The issue relates to how and when communities may re-use leftover polar bear tags at the end of a year.

A new “flexible credit system” lets communities save unused hunting tags as credits, to be cashed in later to increase their total allowable harvest. Communities also receive credits for defence and accidental kills. And communities who share the same polar bear population may swap credits.

Female bears get more value than males in the system, because they produce offspring.

“It’d be like if you’re paid a wage this week, and come next week you decide to spend it all,” said Mitch Taylor, the GN’s director of wildlife, in an interview following the wildlife board meeting.

This is the first season with the new system in effect, and 12 communities want to cash in their credits to boost their total allowable harvest in mid-season.

In many cases, the credits are meant to replace the tags lost from bears that were shot in self-defence.

But some communities want to cash in surplus credits to boost their total allowable harvest.

For example, Kugluktuk’s HTO asked to cash in six credits, doubling their total allowable harvest from six to 12 bears. Similarly, Igloolik’s HTO wants to boost their harvest from four to eight bears, and Cambridge Bay from three to four.

The wildlife board’s director of wildlife management, Joe Justus, argued against granting these requests in his written submission to the board.

The board did accept the request of one community – the one they forgot.

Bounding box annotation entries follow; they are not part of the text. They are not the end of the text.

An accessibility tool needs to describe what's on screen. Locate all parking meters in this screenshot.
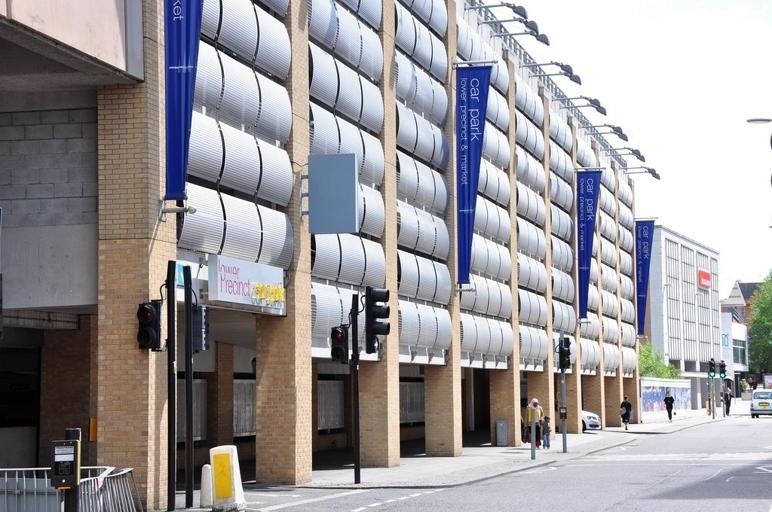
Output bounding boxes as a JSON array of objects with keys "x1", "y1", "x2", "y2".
[{"x1": 51, "y1": 426, "x2": 82, "y2": 512}]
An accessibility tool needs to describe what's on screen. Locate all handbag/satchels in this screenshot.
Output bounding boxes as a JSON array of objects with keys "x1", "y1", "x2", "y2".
[
  {"x1": 618, "y1": 407, "x2": 626, "y2": 415},
  {"x1": 522, "y1": 427, "x2": 528, "y2": 443}
]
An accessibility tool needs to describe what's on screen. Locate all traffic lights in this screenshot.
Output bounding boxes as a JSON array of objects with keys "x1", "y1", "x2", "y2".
[
  {"x1": 719, "y1": 360, "x2": 725, "y2": 379},
  {"x1": 560, "y1": 336, "x2": 571, "y2": 371},
  {"x1": 364, "y1": 286, "x2": 390, "y2": 354},
  {"x1": 709, "y1": 359, "x2": 715, "y2": 378},
  {"x1": 329, "y1": 326, "x2": 348, "y2": 362},
  {"x1": 137, "y1": 301, "x2": 161, "y2": 349}
]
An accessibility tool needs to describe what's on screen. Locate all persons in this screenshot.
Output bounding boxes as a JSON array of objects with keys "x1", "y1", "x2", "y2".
[
  {"x1": 724, "y1": 387, "x2": 734, "y2": 416},
  {"x1": 523, "y1": 397, "x2": 544, "y2": 448},
  {"x1": 742, "y1": 375, "x2": 762, "y2": 389},
  {"x1": 542, "y1": 415, "x2": 552, "y2": 449},
  {"x1": 619, "y1": 395, "x2": 632, "y2": 430},
  {"x1": 662, "y1": 390, "x2": 675, "y2": 422}
]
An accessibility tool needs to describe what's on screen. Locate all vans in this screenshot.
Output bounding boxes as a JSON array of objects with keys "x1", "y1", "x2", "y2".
[{"x1": 750, "y1": 389, "x2": 772, "y2": 418}]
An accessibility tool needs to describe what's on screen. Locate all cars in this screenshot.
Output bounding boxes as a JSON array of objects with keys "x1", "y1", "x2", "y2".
[{"x1": 521, "y1": 398, "x2": 602, "y2": 433}]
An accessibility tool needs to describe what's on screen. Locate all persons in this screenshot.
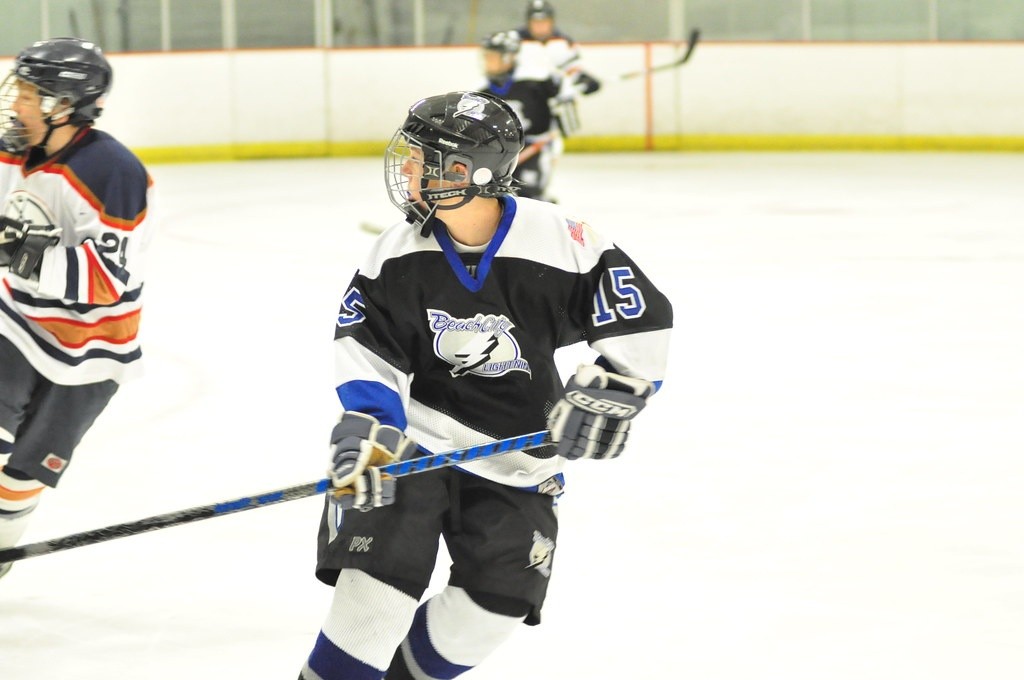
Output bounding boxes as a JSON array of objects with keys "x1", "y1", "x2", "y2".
[
  {"x1": 298, "y1": 92, "x2": 674, "y2": 680},
  {"x1": 1, "y1": 37, "x2": 154, "y2": 573},
  {"x1": 476, "y1": 0, "x2": 599, "y2": 201}
]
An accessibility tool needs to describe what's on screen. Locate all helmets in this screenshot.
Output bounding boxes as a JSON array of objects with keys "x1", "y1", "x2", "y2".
[
  {"x1": 0, "y1": 38, "x2": 114, "y2": 154},
  {"x1": 524, "y1": 0, "x2": 556, "y2": 41},
  {"x1": 483, "y1": 93, "x2": 485, "y2": 100},
  {"x1": 479, "y1": 27, "x2": 521, "y2": 81},
  {"x1": 384, "y1": 91, "x2": 527, "y2": 241}
]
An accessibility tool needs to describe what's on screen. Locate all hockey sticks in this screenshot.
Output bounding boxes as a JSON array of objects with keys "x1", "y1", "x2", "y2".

Cape Dorset was left off the agenda by mistake.

To make amends for this, the board approved the community’s request to cash in a credit for a hunting tag, to make up for a defence kill earlier this season.

Recommendations made by the wildlife board are sent to Nunavut’s environment minister, who has 30 days to accept or reject the board’s decision. The recommendations are also sent to the appropriate federal ministers, who have 60 days to accept or reject a decision.